私は足首に無理のない範囲で掃除や洗濯をし、ネットスーパーで頼んだ食材で料理を作った。
痛みはもうないけれど、もしまた悪化して文具フェスタに行けなくなるのだけは嫌だ。
(あと2日間おとなしくしてれば、金曜日にはフォーラムに連れて行ってもらえる!)
それだけを楽しみに、部長のマンションでテレワークに励んだ。
部長は私と一緒に昼食を食べると、ダイニングテーブルでパソコンに向かう。
グラフィックデザイン部のメンバーの評価シートを作成中とのことで、私はなるべく近づかないようにと気をつけた。

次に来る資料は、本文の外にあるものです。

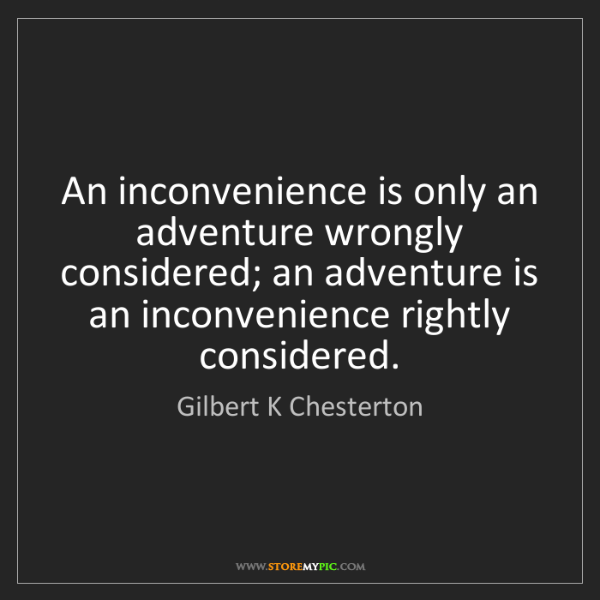 Gilbert K Chesterton: An inconvenience is only an adventure wrongly considered;...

ソファに座って新規のデザインを考えていると、ふと視線を感じて顔を上げる。
部長がじっと私を見つめていた。
「あの、部長?」
「なんだ?」
「ひょっとして……、今私の評価シートを書いてますか?」
「おお、よくわかったな」
「それはわかりますよ。そんなに露骨に視線を送って、考え込まれたら」
ははっ!と部長は楽しそうに笑う。
「なんかさ、ケガをする前と今とでは、君への評価が違っている気がして。昔はどうだったかと思い出していた。すっごい仕事ができる印象だったなって」
「ええ!? それって、今は仕事ができないやつだってことですか?」
「いや、どうだろな……。とりあえずボブヘアは見慣れた」
「……はい?」
なぜか会話が噛み合わない。
だけど評価シートについてあれこれ詮索してはいけないと、私はまた自分の仕事に戻った。
(ケガをする前と今とでは、か)
部長の言葉を思い返していて、ハッと気づく。
(私、温人に会ってない!)
毎朝毎晩、必ず漫画を開いて温人に語りかけていたというのに、ここ数日その姿を見ていない。
それどころか、その存在すら忘れていた。
(なんてこと……。私は温人を裏切ってしまったというの?)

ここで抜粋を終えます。